Given request:
Turn every line of the records below into a numbered list, leaving out the blank lines.
--- START OF Data provided ---
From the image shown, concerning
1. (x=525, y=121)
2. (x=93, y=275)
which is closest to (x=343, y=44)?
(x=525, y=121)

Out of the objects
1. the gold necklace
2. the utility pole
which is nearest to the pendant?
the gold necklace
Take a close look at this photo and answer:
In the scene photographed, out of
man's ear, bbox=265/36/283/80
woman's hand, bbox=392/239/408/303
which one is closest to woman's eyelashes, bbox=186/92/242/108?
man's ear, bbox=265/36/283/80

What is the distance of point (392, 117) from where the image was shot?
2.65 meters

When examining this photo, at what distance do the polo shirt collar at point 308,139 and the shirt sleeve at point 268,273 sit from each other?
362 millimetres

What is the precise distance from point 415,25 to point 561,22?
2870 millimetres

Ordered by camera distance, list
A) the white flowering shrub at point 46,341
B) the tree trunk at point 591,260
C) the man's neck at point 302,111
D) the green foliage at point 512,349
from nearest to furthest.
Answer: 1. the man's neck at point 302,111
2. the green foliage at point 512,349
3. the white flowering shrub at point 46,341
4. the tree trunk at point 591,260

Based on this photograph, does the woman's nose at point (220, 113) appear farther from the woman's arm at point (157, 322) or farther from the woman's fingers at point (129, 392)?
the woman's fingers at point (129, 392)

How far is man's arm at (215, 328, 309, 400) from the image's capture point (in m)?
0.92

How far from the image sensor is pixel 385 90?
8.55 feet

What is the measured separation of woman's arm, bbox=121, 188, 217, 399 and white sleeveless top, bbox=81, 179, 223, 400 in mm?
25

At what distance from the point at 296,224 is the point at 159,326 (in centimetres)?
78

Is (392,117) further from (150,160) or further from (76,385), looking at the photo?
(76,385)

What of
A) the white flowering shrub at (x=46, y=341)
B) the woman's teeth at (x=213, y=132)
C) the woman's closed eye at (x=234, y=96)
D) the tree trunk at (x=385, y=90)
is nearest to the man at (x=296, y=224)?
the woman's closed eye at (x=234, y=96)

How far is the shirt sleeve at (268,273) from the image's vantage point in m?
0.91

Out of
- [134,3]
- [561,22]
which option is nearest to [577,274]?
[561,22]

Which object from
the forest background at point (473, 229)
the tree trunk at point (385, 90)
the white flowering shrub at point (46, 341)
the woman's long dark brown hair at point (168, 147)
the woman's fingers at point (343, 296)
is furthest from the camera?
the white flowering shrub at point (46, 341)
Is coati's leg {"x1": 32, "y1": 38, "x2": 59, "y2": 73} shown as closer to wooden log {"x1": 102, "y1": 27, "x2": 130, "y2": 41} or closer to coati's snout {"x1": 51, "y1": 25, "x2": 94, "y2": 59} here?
--- END OF Data provided ---
Solution to this exercise:
1. From the image shown, concerning
2. 1. (x=525, y=121)
3. 2. (x=93, y=275)
4. which is closest to (x=343, y=44)?
5. (x=525, y=121)
6. Out of the objects
7. 1. the gold necklace
8. 2. the utility pole
9. which is nearest to the pendant?
10. the gold necklace
11. Take a close look at this photo and answer:
12. In the scene photographed, out of
13. man's ear, bbox=265/36/283/80
14. woman's hand, bbox=392/239/408/303
15. which one is closest to woman's eyelashes, bbox=186/92/242/108?
16. man's ear, bbox=265/36/283/80
17. What is the distance of point (392, 117) from where the image was shot?
18. 2.65 meters
19. When examining this photo, at what distance do the polo shirt collar at point 308,139 and the shirt sleeve at point 268,273 sit from each other?
20. 362 millimetres
21. What is the precise distance from point 415,25 to point 561,22?
22. 2870 millimetres
23. Ordered by camera distance, list
24. A) the white flowering shrub at point 46,341
25. B) the tree trunk at point 591,260
26. C) the man's neck at point 302,111
27. D) the green foliage at point 512,349
28. from nearest to furthest.
29. Answer: 1. the man's neck at point 302,111
30. 2. the green foliage at point 512,349
31. 3. the white flowering shrub at point 46,341
32. 4. the tree trunk at point 591,260
33. Based on this photograph, does the woman's nose at point (220, 113) appear farther from the woman's arm at point (157, 322) or farther from the woman's fingers at point (129, 392)?
34. the woman's fingers at point (129, 392)
35. How far is man's arm at (215, 328, 309, 400) from the image's capture point (in m)?
36. 0.92
37. How far from the image sensor is pixel 385 90?
38. 8.55 feet
39. What is the measured separation of woman's arm, bbox=121, 188, 217, 399 and white sleeveless top, bbox=81, 179, 223, 400 in mm?
40. 25
41. At what distance from the point at 296,224 is the point at 159,326 (in centimetres)?
42. 78
43. Is (392,117) further from (150,160) or further from (76,385), looking at the photo?
44. (76,385)
45. What of
46. A) the white flowering shrub at (x=46, y=341)
47. B) the woman's teeth at (x=213, y=132)
48. C) the woman's closed eye at (x=234, y=96)
49. D) the tree trunk at (x=385, y=90)
50. is nearest to the man at (x=296, y=224)?
51. the woman's closed eye at (x=234, y=96)
52. How far is the shirt sleeve at (268,273) from the image's vantage point in m?
53. 0.91
54. Out of
55. - [134,3]
56. - [561,22]
57. which option is nearest to [577,274]?
58. [561,22]
59. Which object from
60. the forest background at point (473, 229)
61. the tree trunk at point (385, 90)
62. the white flowering shrub at point (46, 341)
63. the woman's long dark brown hair at point (168, 147)
64. the woman's fingers at point (343, 296)
65. is furthest from the camera?
66. the white flowering shrub at point (46, 341)
67. Is coati's leg {"x1": 32, "y1": 38, "x2": 59, "y2": 73} shown as closer to wooden log {"x1": 102, "y1": 27, "x2": 130, "y2": 41} or closer to coati's snout {"x1": 51, "y1": 25, "x2": 94, "y2": 59} here?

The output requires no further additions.